We catch a load more small carp off the surface before we pack up. A really slow, muggy day`s fishing salvaged by hungry carp.
Friday.
A short evening session with the Doctor. We both fish for barbel. We both blank.
He has a successful hour catching chublet and dace on a stickfloat, casters as bait. I do the same but on a bomb- I catch minnows, a chublet, and I hook a large trout which leaps from the water and busts me, but I avoid a `waterlicking`.
Sunday.
We head upstream, The Doc, The Guv, and I, hoping to strike silver, and maybe a perch.

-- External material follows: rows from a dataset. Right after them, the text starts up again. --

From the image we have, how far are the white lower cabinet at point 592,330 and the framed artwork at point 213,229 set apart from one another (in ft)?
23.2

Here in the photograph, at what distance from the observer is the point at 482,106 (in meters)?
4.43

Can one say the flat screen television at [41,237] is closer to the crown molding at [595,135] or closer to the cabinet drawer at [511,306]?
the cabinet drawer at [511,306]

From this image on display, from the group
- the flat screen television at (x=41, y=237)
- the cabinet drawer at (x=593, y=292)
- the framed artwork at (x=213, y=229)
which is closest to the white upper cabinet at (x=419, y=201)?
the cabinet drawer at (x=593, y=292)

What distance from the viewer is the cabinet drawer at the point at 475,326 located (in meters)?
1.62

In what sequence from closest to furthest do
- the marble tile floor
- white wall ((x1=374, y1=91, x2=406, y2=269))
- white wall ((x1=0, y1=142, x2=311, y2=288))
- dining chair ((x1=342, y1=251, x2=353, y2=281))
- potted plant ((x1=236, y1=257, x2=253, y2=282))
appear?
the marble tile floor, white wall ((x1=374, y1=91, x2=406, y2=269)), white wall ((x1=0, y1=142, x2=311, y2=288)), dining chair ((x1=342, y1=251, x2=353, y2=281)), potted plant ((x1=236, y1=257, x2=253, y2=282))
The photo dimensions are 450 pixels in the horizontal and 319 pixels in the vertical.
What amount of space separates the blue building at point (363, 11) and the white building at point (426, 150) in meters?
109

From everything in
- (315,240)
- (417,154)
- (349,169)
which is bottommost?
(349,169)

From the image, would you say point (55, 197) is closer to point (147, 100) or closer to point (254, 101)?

I catch a chublet on my first run, and then Phoxinus Phoxinus arrive en masse. I can`t get to the bigger fish. I have 30 trots, and I catch 29 minnows and a solitary chublet. I visit The Guv, he is catching some nice dace. The Doc is struggling with the wind in his peg but he is still catching a few. I return to `minnowville` and catch four chublet in successive casts before the minnows find me, again.. I have a go for a perch for an hour or so but the lobworm is getting ragged all over the place by the horde of minnows, enough is enough, I wave the white flag and head home.
Week 4.
Thursday.
A quick barbel session, I was `feeling` it tonight.
So much for the `feeling`, I didn`t get a touch.
Sunday.
Mother Wharfe looked great today, she had risen quickly on Friday and was dropping slowly.
My day was ok, I caught a couple of half-decent trout and a few chublet, and I no longer speak of those chuffing minnows ,but my day didn`t compare to the tale I heard of one lucky gent who caught two pb`s within an hour of each other. He was pretty cagey about where he caught them from and the bait he used, but a 5 lb 8 oz trout, and an 11 lb 10 oz barbel were the intrepid anglers reward. He said he thought the trout was a barbel, and he thought the barbel was a walrus; both fought hard in the extra flow, the barbel made a first run of 40 – 50 yards, and both were awkward to net. Well done, to him.
Week 5.
Saturday.
Shed 7 and I collected a load of timber and concrete posts from those super people at Jewsons who, having had a clearout of their yard, had donated stacks of materiel to be used improving the banks, paths, and pegs, on our Club waters. Thank you, Jewsons !
Sunday.
Nursing a slightly sore back after yesterdays lifting, I chose to travel light – I took a chair, net, rod, mat, bait, and a few bits of tackle. I caught four trout, two of them over 3 lb – the best was 3lb 8 oz, and the smallest fish was over two pounds. Luckily for them, I much prefer salmon. They were all safely returned to the river, as always.